We specified a priori a liberal P value threshold of 0.10 and performed multiple univariate comparisons to identify nonrandomized study attributes potentially associated with biased effect estimates. The intent of these exploratory analyses was to generate hypotheses about these study attributes for future analyses rather than test specific hypotheses. Many of these attributes are correlated, and further research could test specific hypothesis regarding the effect of a limited number of pre-specified attributes on bias. Further studies on the reliability of measured attributes of non-randomized studies and how they influence effect estimates compared with RCTs will help improve the interpretation of the results of nonrandomized studies. Finally, while a single reviewer collected the data for this study, analyses of inter-rater reliability demonstrated excellent correlation among a sample of key variables that were re-abstracted by a second reviewer.

Conclusion

We found that higher quality studies reported a larger benefit than lower quality studies for transcatheter aortic valve replacement compared with surgical valve replacement, although differences were not statistically significant.
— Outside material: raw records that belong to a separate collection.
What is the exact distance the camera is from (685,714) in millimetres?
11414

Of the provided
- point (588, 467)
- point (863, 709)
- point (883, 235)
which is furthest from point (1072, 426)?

While adjusted estimates of treatment effects in nonrandomized studies were generally closer to high quality RCT estimates, propensity score matching and regression modelling varied in the extent to which they were able to adjust effect estimates closer to RCT estimates. Risk adjustment methods may not reliably account for biases in nonrandomized studies. Consideration of loss to follow up appears to be an important attribute of nonrandomized studies with respect to estimating treatment effects that are closer to RCT estimates.